In these cases the word Austria means the composite monarchy ruled by the dynasty, not the country. A special case was Maria Theresa; she bore the imperial title Empress as the consort of Emperor Franz I (r. 1745–1765), but she herself was the monarch of the Austrian Hereditary Lands including the Kingdoms of Bohemia, Hungary and Croatia.
During the War of the Third Coalition, the Austrian forces met a crushing defeat at Austerlitz, and Emperor Franz II had to agree to the Treaty of Pressburg, which greatly weakened Austria and brought about the final collapse of the Holy Roman Empire.
In July 1806, under massive pressure from France, Bavaria and fifteen other German states ratified the statutes founding the Confederation of the Rhine, with Napoleon designated Protector, and they announced to the Imperial Diet their intention to leave the Empire with immediate effect.
Then, on July 22, Napoleon issued an ultimatum to Francis demanding that he abdicate as Holy Roman Emperor by August 10. Five days later, Emperor Franz II bowed to the inevitable and, without mentioning the ultimatum, affirmed that since the Peace of Pressburg he had tried his best to fulfil his duties as emperor but that circumstances had convinced him that he could no longer rule according to his oath of office, the formation of the Confederation of the Rhine making that impossible.
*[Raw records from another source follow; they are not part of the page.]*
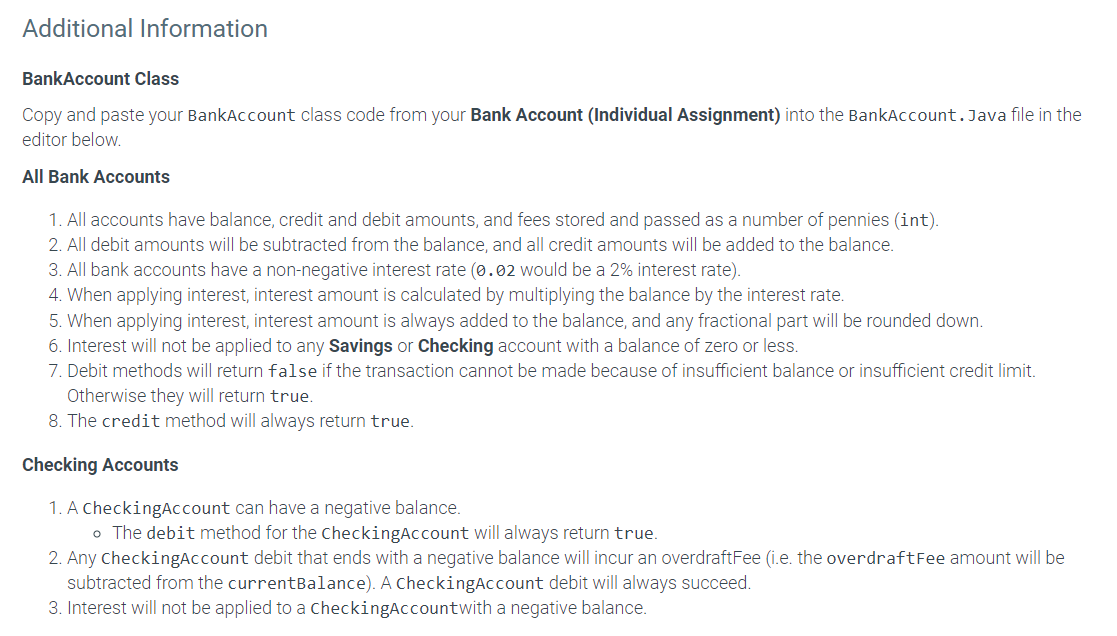 Additional Information

BankAccount Class

Copy and paste your BankAccount class code from your Bank Account (Individual Assignment) into the BankAccount.Java file in the editor below.

All Bank Accounts

1. All accounts have balance, credit and debit amounts, and fees stored and passed as a number of pennies (int).
2. All debit amounts will be subtracted from the balance, and all credit amounts will be added to the balance.
3. All bank accounts have a non-negative interest rate (0.02 would be a 2% interest rate).
4. When applying interest, interest amount is calculated by multiplying the balance by the interest rate.
5. When applying interest, interest amount is always added to the balance, and any fractional part will be rounded down.
6. Interest will not be applied to any Savings or Checking account with a balance of zero or less.
7. Debit methods will return false if the transaction cannot be made because of insufficient balance or insufficient credit limit. Otherwise they will return true.
8. The credit method will always return true.

Checking Accounts

1. A CheckingAccount can have a negative balance.
   ◦ The debit method for the CheckingAccount will always return true.
2. Any CheckingAccount debit that ends with a negative balance will incur an overdraftFee (i.e. the overdraftFee amount will be subtracted from the currentBalance). A CheckingAccount debit will always succeed.
3. Interest will not be applied to a CheckingAccountwith a negative balance.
He added that “we hereby decree that we regard the bond which until now tied us to the states of the Empire as dissolved” in effect dissolving the empire. At the same time he declared the complete and formal withdrawal of his hereditary lands from imperial jurisdiction. After that date, he reigned as Franz I, Emperor of Austria.
On March 2, 1835, 43 years and a day after his father’s death, Franz died in Vienna of a sudden fever aged 67, in the presence of many of his family and with all the religious comforts.
His funeral was magnificent, with his Viennese subjects respectfully filing past his coffin in the chapel of Hofburg Palace for three days. Franz was interred in the traditional resting place of Habsburg monarchs, the Kapuziner Imperial Crypt in Vienna’s Neue Markt Square. He is buried in tomb number 57, surrounded by his four wives.
His eldest son succeeded him as Emperor Ferdinand of Austria and as King Ferdinand V of Bohemia, Hungary and Croatia.